▶ **Assignment A**:
Please write out the passage of the pulmonary valve article starting with "If the self-expandable" and going on through "States and China.", word for word.
▶ **Assignment B**:
Resume the pulmonary valve article after its last sentence and keep it going.

Hit : 2,396 Date : 2017-05-19

Domestic artificial self-expandable pulmonary valve with minimized immune rejection to complete a clinical trial and ready to make headway into the overseas market
- Self-expandable pulmonary valved-stent was developed.  
- About to acquire a sales permit from the MFDS and competing to have a dominance in the global market with the US and China
- Expected to reduce importing costs per unit and globally promote Korea's advanced medical technologies
 

The day when domestic artificial heart value would make headway into the overseas market is right around the corner.

A research team led by Professor Gi-beom Kim of the department of pediatrics & adolescent medicine (Professors Yong-jin Kim and Hong-gook Lim of the department of pediatric thoracic & cardiovascular surgery) at Seoul National University Hospital (SNUH) has successfully completed a clinical trail that implanted the artificial pulmonary valve made from the pericardium of pigs to ten patients through stenting.

Currently there is no available self-expandable artificial pulmonary valved-stent developed by the research team in the market, so that Korea, the United States, and China are in a fierce competition to secure a share of the global market.

If the self-expandable artificial pulmonary valved-stent is put on the market, it will reduce cost worth tens of millions of won involved with importing each prosthetic heart valve and contribute to globalization and national wealth creation with Korea's medical technology.   

The research team has begun developing an artificial heart valve with the pericardium of pigs and cows since 2004, at the same time developing a stent used to transplant the prosthetic heart valve through a simple trans-catheter procedure instead of open heart surgery.

The artificial heart valve developed after years of research has almost no immune rejection, which is a differential advantage. This ensures higher durability and safety than other valves developed by the United States and China.

The research team had implanted the prosthetic heart valve into animals since 2011 and obtained a permission from the Ministry of Food and Drug Safety (MFDS) in July 2015 to start the first clinical trial in February 2016. After a decade of research, the team succeeded in implanting the artificial heart valve into the 10th patient in October 2016 and recently completed a follow-up study as well.

▶ **Recorded information**:
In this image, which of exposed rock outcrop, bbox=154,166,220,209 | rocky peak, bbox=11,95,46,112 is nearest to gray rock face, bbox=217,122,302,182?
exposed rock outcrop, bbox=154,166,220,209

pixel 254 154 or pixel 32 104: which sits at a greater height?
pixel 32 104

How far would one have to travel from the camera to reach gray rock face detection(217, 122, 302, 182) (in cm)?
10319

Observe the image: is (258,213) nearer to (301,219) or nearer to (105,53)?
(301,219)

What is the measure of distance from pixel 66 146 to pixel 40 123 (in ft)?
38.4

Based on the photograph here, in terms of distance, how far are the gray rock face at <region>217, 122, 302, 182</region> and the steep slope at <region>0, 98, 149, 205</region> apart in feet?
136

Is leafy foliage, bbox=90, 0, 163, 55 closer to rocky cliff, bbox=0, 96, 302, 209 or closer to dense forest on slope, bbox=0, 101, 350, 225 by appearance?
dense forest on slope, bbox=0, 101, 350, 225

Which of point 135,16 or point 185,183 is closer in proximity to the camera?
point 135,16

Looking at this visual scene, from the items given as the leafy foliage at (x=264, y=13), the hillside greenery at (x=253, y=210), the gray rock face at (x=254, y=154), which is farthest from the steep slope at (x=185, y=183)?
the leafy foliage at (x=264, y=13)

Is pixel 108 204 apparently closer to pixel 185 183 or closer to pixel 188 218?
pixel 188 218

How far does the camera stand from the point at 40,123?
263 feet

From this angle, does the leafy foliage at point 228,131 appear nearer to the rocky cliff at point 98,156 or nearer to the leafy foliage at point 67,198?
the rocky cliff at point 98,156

==

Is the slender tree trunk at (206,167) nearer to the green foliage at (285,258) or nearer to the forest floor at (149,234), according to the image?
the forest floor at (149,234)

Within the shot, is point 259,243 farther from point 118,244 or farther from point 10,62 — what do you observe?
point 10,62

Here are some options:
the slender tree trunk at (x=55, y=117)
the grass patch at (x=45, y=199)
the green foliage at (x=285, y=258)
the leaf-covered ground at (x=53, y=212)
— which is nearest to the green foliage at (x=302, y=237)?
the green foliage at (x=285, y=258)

▶ **Expected answer A**:
If the self-expandable artificial pulmonary valved-stent is put on the market, it will reduce cost worth tens of millions of won involved with importing each prosthetic heart valve and contribute to globalization and national wealth creation with Korea's medical technology.   

The research team has begun developing an artificial heart valve with the pericardium of pigs and cows since 2004, at the same time developing a stent used to transplant the prosthetic heart valve through a simple trans-catheter procedure instead of open heart surgery.

The artificial heart valve developed after years of research has almost no immune rejection, which is a differential advantage. This ensures higher durability and safety than other valves developed by the United States and China.

▶ **Expected answer B**:
Professor Yong-jin Kim said, "Notwithstanding various hardships we've faced for the last ten years and approaches by foreign companies with an offer of joint development, we continued the research to step out into world markets with the domestically-developed artificial heart valve."

The pulmonary valve prevents blood pumped out to the pulmonary artery from flowing back into the right ventricle. If this function does not work properly, blood reflux occurs and the heart fails to pump blood, consequently making it hard for the heart to supply sufficient blood flow throughout the body.

Ten valvular heart disease patients who participated in the clinical trail showed minimized reflux of blood and no immune rejection during the six-month follow-up period. As blood reflux almost disappeared, the volume of the right ventricle reduced by 32.1% on average.

Moreover, as stenting was used instead of open surgery to implant the artificial heart valve, patients were directly moved to not the intensive care unit, but a general ward and stayed in hospital just for four days without any complications.

Today stenting that involves inserting a catheter through the skin into a vein and implanting a stent in the valve area is regarded as a promising option for artificial heart valve replacement.

Currently available self-expandable artificial pulmonary valve and stent is TAVI developed in the United States for elderly patients with aortic valve stenosis. Meanwhile, the artificial self-expandable heart valve developed by the research team is specialized for patients with pulmonary valve disease.

Professor Gi-beom Kim said, "The artificial self-expandable pulmonary valve we've developed is receiving a lot of attention at overseas conferences and symposia." "I hope the heart valve prosthesis by commitment of a lot of medical professionals and the support of the government serves a momentum to upgrade Korea's international status in medicine."